In Re

Complainant: Employee
Respondent: Employer and Insurer of Employer
ROD Case No: 36 – January 16, 1980

Board of Trustees: Harrison Combs, Chairman; John J. O’Connell, Trustee; Paul R. Dean, Trustee.

Pursuant to Article IX of the United Mine Workers of America 1950 Benefit Plan and Trust, and under the authority of an exemption granted by the United States Department of Labor, the Trustees have reviewed the facts and circumstances of this dispute concerning the payment of medical and hospital charges incurred by the Employee of the Employer and hereby render their opinion on the matter.

Background Facts

The Employee was injured on August 31, 1975 when he was dropped 60 feet in a mine shaft. He sustained broken ribs and a broken nose in the fall. He reported experiencing pain in his back and legs, but no specific diagnosis was made as to any impairment to his knee at that time. He returned to work nine weeks later with the same employer. In September 1976, the Employee accepted a lump sum Workers’ Compensation settlement based on the August 31, 1975 accident.

### PROBLEM DESCRIPTION:
Transcribe the part of the ruling on the mine injury dispute that starts at "Board of Trustees: Harrison" and ends at "on the matter.". Rely only on the ruling on the mine injury dispute.

Recorded data:
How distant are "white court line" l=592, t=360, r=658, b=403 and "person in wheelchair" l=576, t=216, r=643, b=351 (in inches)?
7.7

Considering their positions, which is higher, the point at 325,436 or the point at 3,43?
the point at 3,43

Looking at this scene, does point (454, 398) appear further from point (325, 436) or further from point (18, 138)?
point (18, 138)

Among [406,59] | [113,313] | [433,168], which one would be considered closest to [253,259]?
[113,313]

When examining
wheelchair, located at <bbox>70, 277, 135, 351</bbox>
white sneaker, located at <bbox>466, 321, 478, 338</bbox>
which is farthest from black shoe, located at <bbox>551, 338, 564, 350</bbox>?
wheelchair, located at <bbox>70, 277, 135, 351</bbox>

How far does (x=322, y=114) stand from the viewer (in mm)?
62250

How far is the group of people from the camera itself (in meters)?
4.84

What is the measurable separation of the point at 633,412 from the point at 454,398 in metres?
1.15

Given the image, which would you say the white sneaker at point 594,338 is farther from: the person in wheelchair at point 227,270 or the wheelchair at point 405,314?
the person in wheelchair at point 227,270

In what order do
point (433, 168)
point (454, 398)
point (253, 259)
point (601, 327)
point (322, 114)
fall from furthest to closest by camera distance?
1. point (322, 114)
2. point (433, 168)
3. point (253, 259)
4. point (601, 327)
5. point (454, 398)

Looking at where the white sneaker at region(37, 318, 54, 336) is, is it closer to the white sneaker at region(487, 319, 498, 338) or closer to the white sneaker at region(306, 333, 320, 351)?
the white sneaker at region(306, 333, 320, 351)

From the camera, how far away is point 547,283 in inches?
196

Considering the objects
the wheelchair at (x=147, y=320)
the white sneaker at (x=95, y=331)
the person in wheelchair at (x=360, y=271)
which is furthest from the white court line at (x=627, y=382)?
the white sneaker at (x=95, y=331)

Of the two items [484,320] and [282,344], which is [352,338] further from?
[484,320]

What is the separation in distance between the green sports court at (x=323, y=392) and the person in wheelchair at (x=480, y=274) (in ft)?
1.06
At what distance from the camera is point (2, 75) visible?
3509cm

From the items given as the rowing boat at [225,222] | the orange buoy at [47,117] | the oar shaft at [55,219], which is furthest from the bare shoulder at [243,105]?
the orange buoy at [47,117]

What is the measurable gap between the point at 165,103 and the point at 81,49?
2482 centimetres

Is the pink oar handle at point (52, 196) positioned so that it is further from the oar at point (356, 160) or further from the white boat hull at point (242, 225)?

### RESPONSE TO THIS EXERCISE:
Board of Trustees: Harrison Combs, Chairman; John J. O’Connell, Trustee; Paul R. Dean, Trustee.

Pursuant to Article IX of the United Mine Workers of America 1950 Benefit Plan and Trust, and under the authority of an exemption granted by the United States Department of Labor, the Trustees have reviewed the facts and circumstances of this dispute concerning the payment of medical and hospital charges incurred by the Employee of the Employer and hereby render their opinion on the matter.